Click again, and your instances are launched, as easy as that. The Instances pane opens, displaying a table showing each instance's status (starting, running, and so on).
The AWS Console also manages Amazon EBS (Elastic Block Storage) volumes. EBS is a relatively recent addition to the AWS family of services. Implemented in S3, an EBS volume is a persistent virtual disk drive that can be attached to a running AMI instance. EBS volume sizes can range from 1GB to 1TB, and the AWS console navigation pane's Volumes selection leads you to a page where volumes can be created, attached to instances, detached from instances, or deleted.
You conjure a volume by selecting the Create Volume button on the toolbar. Choose its size, availability zone, and whether you want a snapshot associated with it. A snapshot is an instant-in-time copy of the volume. It can serve as a backup copy of the volume, or you can use it as a mechanism for duplicating EBS volumes so that multiple, separate AMI instances can access (at least, initially) identical virtual drives.

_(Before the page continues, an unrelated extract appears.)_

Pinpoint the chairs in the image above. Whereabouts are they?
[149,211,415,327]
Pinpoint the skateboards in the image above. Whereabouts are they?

Once an EBS volume is created, its status switches to Available. From the AWS Console, you select a running instance to attach the volume to, and the Console will indicate which drive letter (Windows) or disk device (Linux) the attached volume will map to. You must log in to the running instance to mount and format the volume, which is probably the most complicated step in the whole process. From that point on, the EBS volume behaves just as any attached disk drive would. There's not much to describe, because it's just that simple.
Amazon plans to extend the console beyond management of AMIs and EBS volumes. Future versions of the console should provide controls for other cloud-based services: the ability to create, delete, read, and write S3 buckets and objects; queries into simpleDB; management of Simple Queue Service (SQS) queues; and other facilities.
I found the AWS Console as facile as Elastic Fox. Both are equally capable, and selecting one over the other is largely a matter of personal taste (and choice of browser). Selecting the Console over the command-line tools is a no-brainer, and this illuminates the significance of the AWS Console: It supersimplifies entry into EC2 computing. Further, it provides 90 percent of what you need for deploying cloud machines. Once you have an AMI instance configured and running, much of your interaction is with facilities on the instance itself. All you need is a console that maintains an inventory of your AMIs, and that makes it easy to deploy them. You can take it from there.